Most of you are probably not aware that Opera Software (where I spent a decade on Opera Mini/Mobile) went down the same rabbit hole around 2002-2006, spending many many man-years building a web-based (pre-smartphone) phone UI platform using web technologies. The product name was "Opera Platform". Here are some screenshots:
It failed for the same, predictable reasons: Yes, there are many web developers in the world compared to the number of (in this example) embedded rtos UI C/C++ developers. However, on resource-constrained platforms (as phones tend to be, since they are battery-powered) it's really hard and requires brilliant developers to be able to build web-based UIs that can compete in performance with non-web-based UIs built by (in comparison) not-so-brilliant developers.
And on top of this, Mozilla decided to shoot for (super) low-end devices as their main target - presumably because their bizdev people had spotted a theoretical opportunity, but failed to connect with engineering, or vice-versa. The first time I saw that I just laughed out loud, to be honest.
They actually have a time-honored tradition of following in the footsteps of Opera when it comes to ways of making money. Those sponsored tiles introduced in Firefox last year? Opera did that in 2008/2009-ish. (Not to mention the concept of a graphical speed dial on the new tab page itself...) That Google search field to the right of the URL field? Opera pioneered that business model in 2001 - followed by Mozilla and Apple half a decade later. Sorry, I get carried away. :D
> And on top of this, Mozilla decided to shoot for (super) low-end devices as their main target - presumably because their bizdev people had spotted a theoretical opportunity, but failed to connect with engineering, or vice-versa.
Having been there (ex mozillian, lots of time spent on FFOS), I wouldn't characterize it like this. The leaders of the project were two engineers, not a pointy hair on their heads (at least at first).
There were certainly plenty of us who felt like trying to cram this much into a low-end device was insanity (when was the last time you saw any web browser use under 128mb of ram?), and we definitely raised this objection. I feel like the pathology I observed was more planning fallacy / overoptimism on the part of engineering leaders than anything else (I'd certainly be the last to claim that I've never been guilty of that).
There's also another fallacy that I don't have a name for, which is basically "this is the only (way we see how) to do it, so we're going to make it work." That is, it was hard to imagine a FFOS device competing with a high-end device, so they decided to focus on the low end. That's the only way we can do it, so we'll make it work. But that causes you to perhaps lose sight of the real question: "can we make it work?"
It's not clear to me whether FFOS would have had a shot if not for the focus on low-end hardware. Having been there, I feel like the architecture itself was really hard to program against. Bugs that should have been easy -- "make sure the alarm clock actually goes off", "don't leak apps" -- required lots of specialized knowledge and time to fix. But certainly a lot of time was also spent on performance/memory optimization.

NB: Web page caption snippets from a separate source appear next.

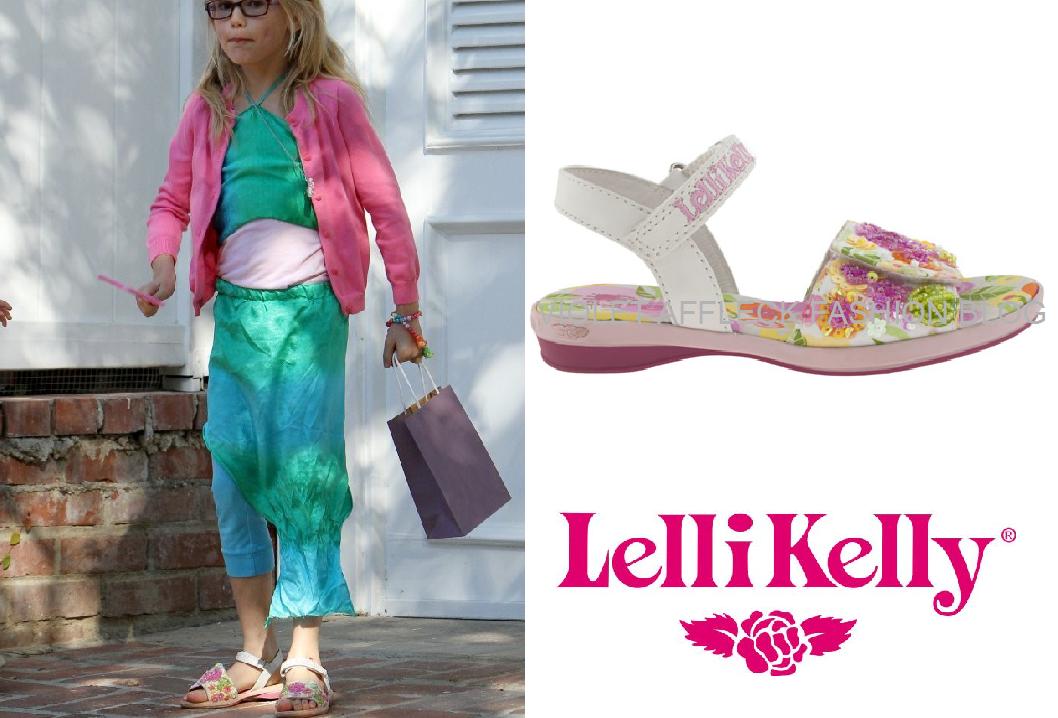 Violet Affleck Fashion Blog December 2012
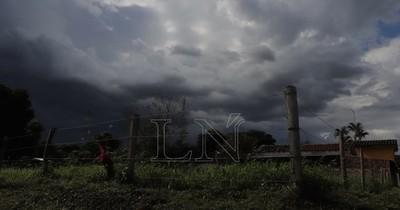 La Nación / Pronostican jueves fresco a cálido y lluvias dispersas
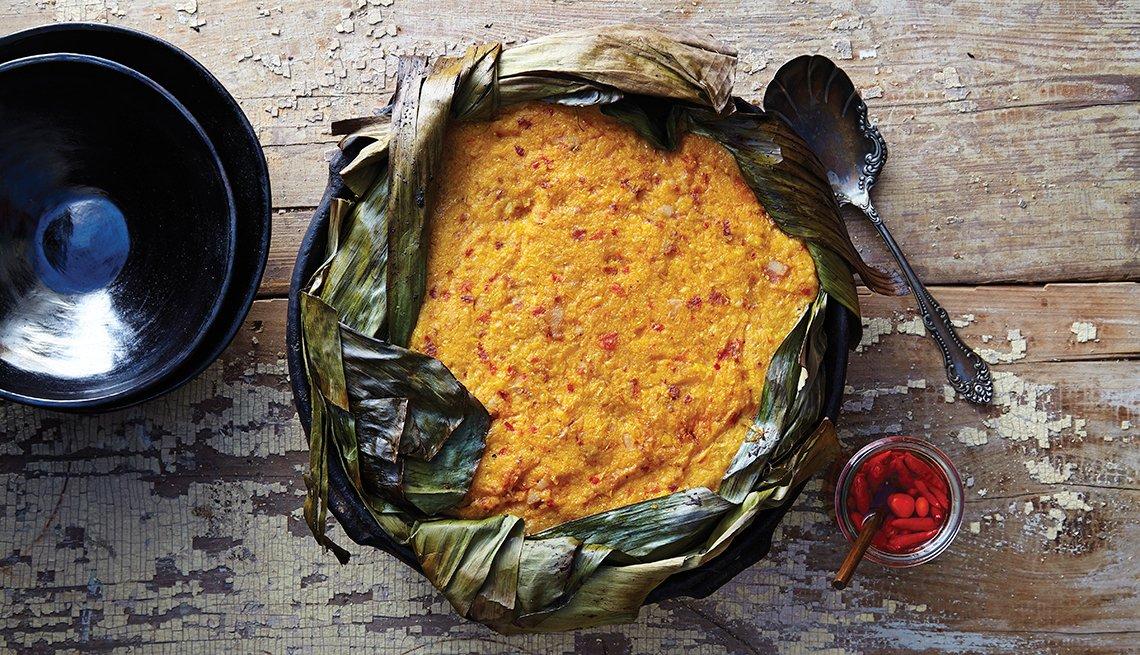 Tamalón - Pastel de tamal relleno de pollo con adobo de chile ancho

Just my two cents. A lot of smart people worked hard on this project for many years, and there were many impressive technical accomplishments along the way. Look up Nuwa if you're interested; that shit is nuts.

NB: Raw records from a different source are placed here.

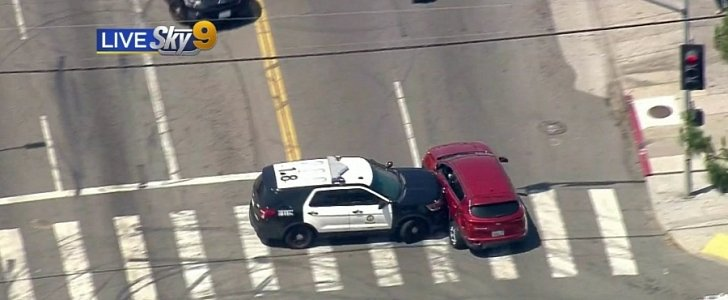 """LAPD Cop Makes """"Monster"""" PIT Maneuver to End 30-Minute Chase - autoevolution"""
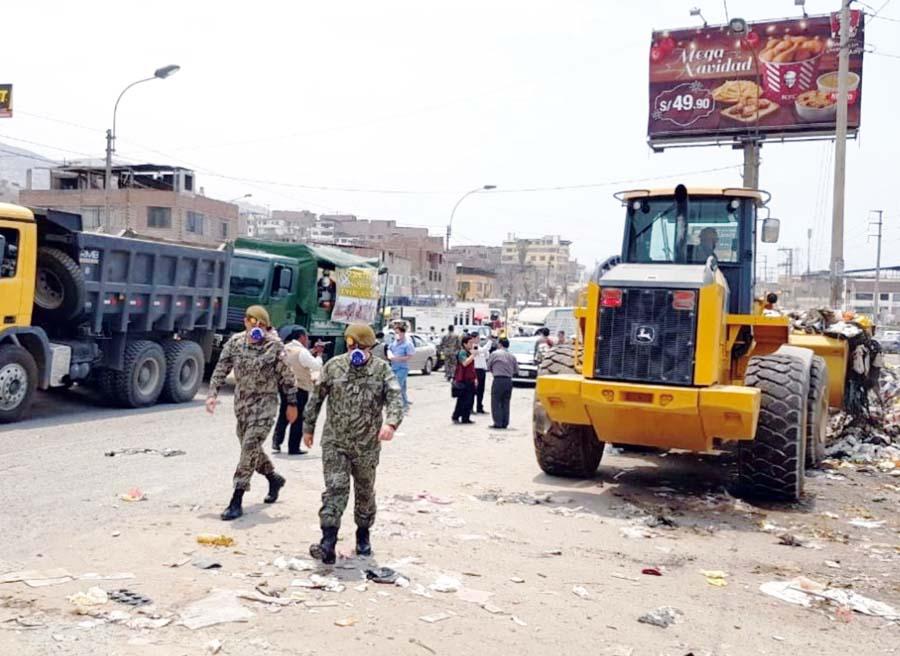 Ejército recoge basura en VMT
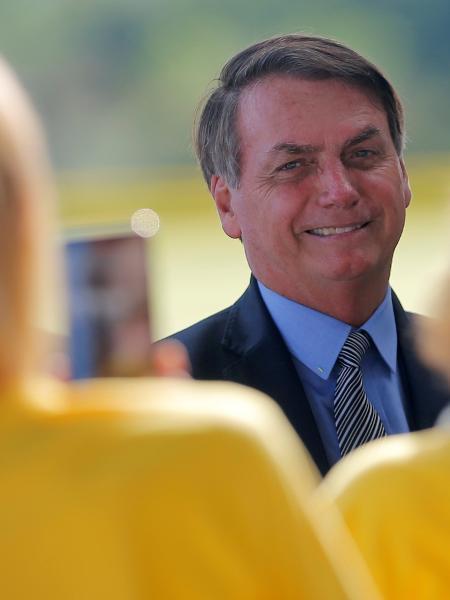 Bolsonaro comentou declarações de Mourão em conversa com jornalistas - ADRIANO MACHADO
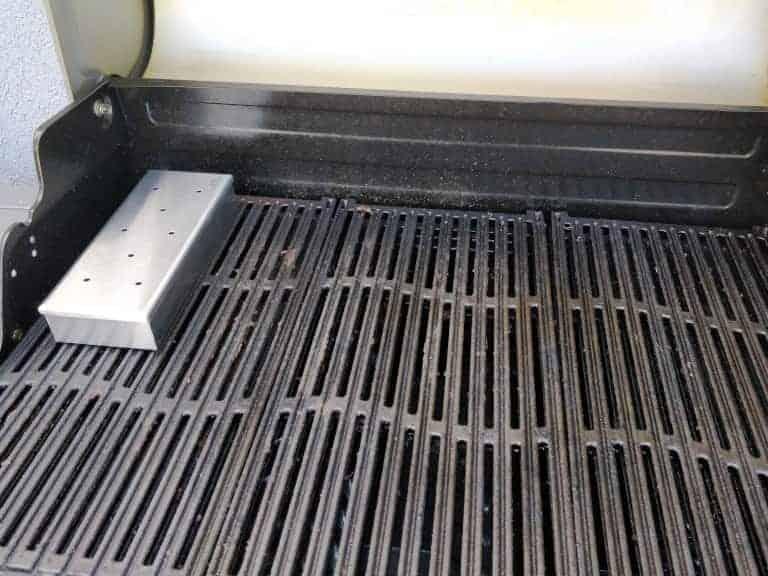 קופסת עישון על גריל גז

> They actually have a time-honored tradition of following in the footsteps of Opera when it comes to ways of making money.
To be fair, the "low-end" devices Firefox OS were targeting were miles more powerful than what Opera Platform targeted a decade prior, and JS VMs are far quicker than they were a decade prior… I'm not sure it's so obvious that low-end devices doomed it to failure (of course, you actually worked on this stuff unlike me!).
I think it's worthwhile to remember at the time Firefox OS launched much of Android ran on the Dalvik VM, so it wasn't so clear cut that the approach was so doomed to fail.
The execution of the code, be it javascript on some modern engine or Java/Dalvik bytecode - that isn't typically the performance bottleneck. It is fast enough now.
I'm not an expert on this (this is where I thread on thin ice), but my understanding is that the HTML/CSS logdoc/layout tree model is inherently non-performant compared to a more traditional hierarchical windowed object oriented model. It is too easy to write HTML/CSS that is not performant (it's way too easy to accidentally cause performance issues), while it is a lot more natural to write performant windowing/OO code. And inversely, harder to write code that is not performant.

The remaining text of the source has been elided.